Y que vale menos queda en evidencia ante el asesinato de cuatro comuneros mapuche: Alex Lemun, Matías Catrileo, Jaime Mendoza, Rodrigo Melinao, y el desaparecimiento en 2005 del joven de 16 años José Huenante. Los responsables de los crímenes son carabineros, pero ninguno de ellos está preso, aunque el jefe de la Octava Zona de Carabineros, general Iván Bezmalinovic, recientemente reconoció su responsabilidad de mando en la muerte de Jaime Mendoza Collío, ocurrida en 2009. Estos tardíos reconocimientos no conducen a aclarar los homicidios ni a encarcelar a los culpables, pero sí son parte de la violencia simbólica ejercida sobre el pueblo mapuche. Porque, por un lado, se reprime violentamente a las comunidades y al movimiento mapuche y, por el otro, se urden palabras y discursos que aparentan preocupación, pero que en los hechos constituyen una burla. El general se jacta de su responsabilidad de mando, pero ni renuncia ni acepta ser sometido a juicio por su accionar.

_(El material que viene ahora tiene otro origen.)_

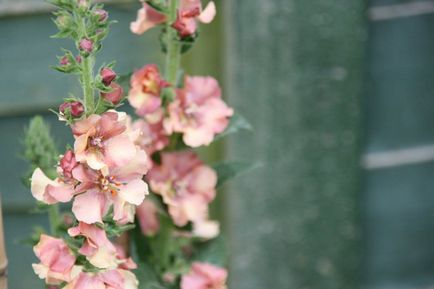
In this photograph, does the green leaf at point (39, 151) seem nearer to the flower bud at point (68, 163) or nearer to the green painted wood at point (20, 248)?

El silencio del hambre es tan profundo como el aroma de las orquídeas y puede llevar a la muerte, particularmente por la intransigencia de un gobierno que detesta la indianidad sublevada. Ha transcurrido un mes desde el inicio de la huelga de hambre y solo ahora, debido a las movilizaciones de los propios mapuche, se ha fragmentado el silencio oficial y obligado a las autoridades a conversar con los huelguistas, aunque sin resultado alguno. Sabemos que para algunos la memoria es convenientemente frágil y hermana del silencio y de la impunidad, no obstante no podemos sino evocar la huelga de hambre de prisioneros irlandeses en la cárcel de Long Kesh en Irlanda del Norte en 1981. 10 huelguistas, miembros del Ejército Republicano Irlandés (IRA), fallecieron en esa oportunidad. Su líder, Bobby Sands, murió a los 66 días de huelga. El 5 de mayo fue su deceso, y ahora en el mismo mes –33 años después– tres mapuche apelan al último trozo de territorio donde ejercen soberanía: su cuerpo. Buscan hacer estallar el silencio chileno para callar su propio silencio que es otra forma de gritar su legítima lucha.